- EXTRACT -
# i want to go faster than 110mph



## king21 (Aug 27, 2007)

i have a 2006 altima 2.5 special edition how the hell can i get it to go faster than 110 cause damn that sucks a55 wha ecu do i have to get to change it thanks for the help


----------



## metro273 (Sep 16, 2005)

Buy another Nissan with a 3.5 in it...problem solved!


----------



## jakemax02 (Feb 16, 2008)

I have a 3.5 altima and top speed I did on it was 147mph it would not go any faster but with your problem I will go with a comp chip or something like that


----------



## sinning (Mar 28, 2008)

well start getting aftermarket parts headers, cold air intake, new plugs,wires, turbo if you want other then that i really dont know atleast not at the moment im working right now i can only right what comes to the top of my head....lol


----------



## jakemax02 (Feb 16, 2008)

- RAW DATA -
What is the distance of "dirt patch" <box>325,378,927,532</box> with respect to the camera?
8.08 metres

- PROBLEMS TO WORK ON -
A. Repeat the passage of the top-speed thread that begins at the words "# i want to" and stops after "(Sep 16, 2005)", swapping "altima" for "sentra".
B. According to the top-speed thread, what top speed did jakemax02 reach in a 3.5 Altima?

- SOLUTION LIST -
A.
# i want to go faster than 110mph



## king21 (Aug 27, 2007)

i have a 2006 sentra 2.5 special edition how the hell can i get it to go faster than 110 cause damn that sucks a55 wha ecu do i have to get to change it thanks for the help


----------



## metro273 (Sep 16, 2005)

B. 147 mph